Lo riconosce la stessa Kamala Harris e per affrontare il problema, ha proposto una serie di misure a sostegno della classe media e delle piccole imprese, come crediti fiscali per le famiglie e gli acquirenti di prima casa, insieme all’asilo nido universale e al congedo familiare retribuito. Una parte rilevante (e controversa) della sua agenda riguarda il contrasto agli aumenti ingiustificati dei prezzi da parte delle aziende.

Inizialmente, Harris sembrava avere accennato a un controllo diretto sui prezzi, ma la misura è stata poi ridimensionata, trasformandosi in un divieto federale contro pratiche di “speculazione”, con l’obiettivo di proteggere i consumatori e le famiglie americane da rincari arbitrari, soprattutto durante le emergenze.

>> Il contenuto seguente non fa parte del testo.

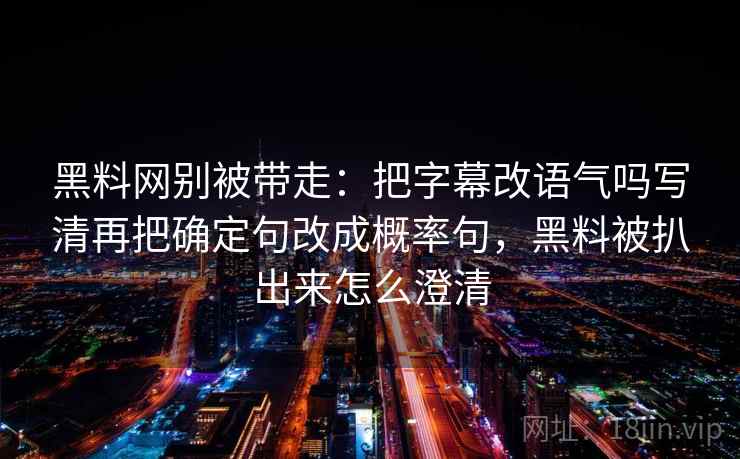 黑料网别被带走：把字幕改语气吗写清再把确定句改成概率句，黑料被扒出来怎么澄清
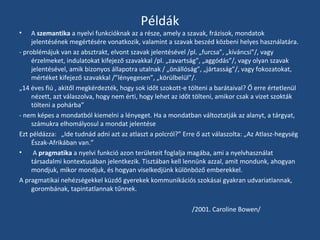 •

Példák

A szemantika a nyelvi funkcióknak az a része, amely a szavak, frázisok, mondatok
jelentésének megértésére vonatkozik, valamint a szavak beszéd közbeni helyes használatára.
- problémájuk van az absztrakt, elvont szavak jelentésével /pl. „furcsa”, „kíváncsi”/, vagy
érzelmeket, indulatokat kifejező szavakkal /pl. „zavartság”, „aggódás”/, vagy olyan szavak
jelentésével, amik bizonyos állapotra utalnak / „önállóság”, „jártasság”/, vagy fokozatokat,
mértéket kifejező szavakkal /”lényegesen”, „körülbelül”/.
„14 éves fiú , akitől megkérdezték, hogy sok időt szokott-e tölteni a barátaival? Ő erre értetlenül
nézett, azt válaszolva, hogy nem érti, hogy lehet az időt tölteni, amikor csak a vizet szokták
tölteni a pohárba”
- nem képes a mondatból kiemelni a lényeget. Ha a mondatban változtatják az alanyt, a tárgyat,
számukra elhomályosul a mondat jelentése
Ezt példázza: „Ide tudnád adni azt az atlaszt a polcról?” Erre ő azt válaszolta: „Az Atlasz-hegység
Észak-Afrikában van.”
•
A pragmatika a nyelvi funkció azon területeit foglalja magába, ami a nyelvhasználat
társadalmi kontextusában jelentkezik. Tisztában kell lennünk azzal, amit mondunk, ahogyan
mondjuk, mikor mondjuk, és hogyan viselkedjünk különböző emberekkel.
A pragmatikai nehézségekkel küzdő gyerekek kommunikációs szokásai gyakran udvariatlannak,
gorombának, tapintatlannak tűnnek.
/2001. Caroline Bowen/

Donald Trump: la sua campagna si concentra sulle difficoltà economiche affrontate dagli americani sotto l’amministrazione Biden, con particolare enfasi sull’elevato costo della vita e sugli effetti dell’inflazione. Trump cita spesso l’aumento dei prezzi dei generi alimentari come prova dei fallimenti della gestione economica dell’attuale amministrazione.

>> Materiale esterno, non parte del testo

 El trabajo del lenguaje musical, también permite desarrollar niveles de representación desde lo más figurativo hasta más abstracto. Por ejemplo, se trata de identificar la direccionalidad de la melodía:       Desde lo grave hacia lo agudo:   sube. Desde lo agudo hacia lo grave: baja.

La sua retorica mira a convincere gli elettori che un ritorno alle sue politiche economiche possa alleviare queste pressioni sui bilanci familiari. Eppure, molte delle proposte di Trump non contribuirebbero a mantenere bassi i prezzi, anzi rischierebbero di essere inflazionistiche. Prime fra tutte, le promesse di imporre pesanti dazi sulle importazioni, poiché le aziende importatrici trasferirebbero almeno in parte i rincari sui prezzi di vendita.

Anche le severe restrizioni sull’immigrazione proposte dal candidato repubblicano potrebbero accentuare l’inflazione, riducendo la disponibilità di manodopera in settori essenziali come l’agricoltura, l’edilizia e la sanità, spingendo così i datori di lavoro ad aumentare i salari per attrarre lavoratori.

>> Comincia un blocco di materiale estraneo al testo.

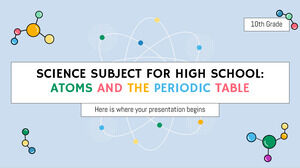 Science Subject for High School - 10th Grade: Atoms and the Periodic Table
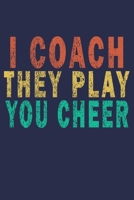 I coach they play you cheer: Funny Vintage Cheer Coaches, Cheerleading Instructors Journal Gift 1702289958 Book Cover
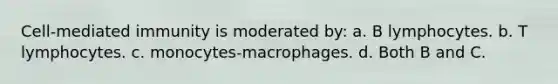 Cell-mediated immunity is moderated by: a. B lymphocytes. b. T lymphocytes. c. monocytes-macrophages. d. Both B and C.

Trump ha dichiarato che, se rieletto, vuole avere maggiore controllo sulla politica monetaria della Federal Reserve, riducendone l’indipendenza. Ha criticato in passato le decisioni del presidente della Fed, Jerome Powell, e ritiene che il presidente degli Stati Uniti dovrebbe avere voce in capitolo sulle scelte della banca centrale, per esempio l’impostazione dei tassi di interesse.

Questa posizione minerebbe il tradizionale assetto indipendente della Fed, rischiando di destabilizzare la fiducia dei mercati finanziari e compromettendo l’efficacia dell’istituzione nel gestire la politica economica del paese.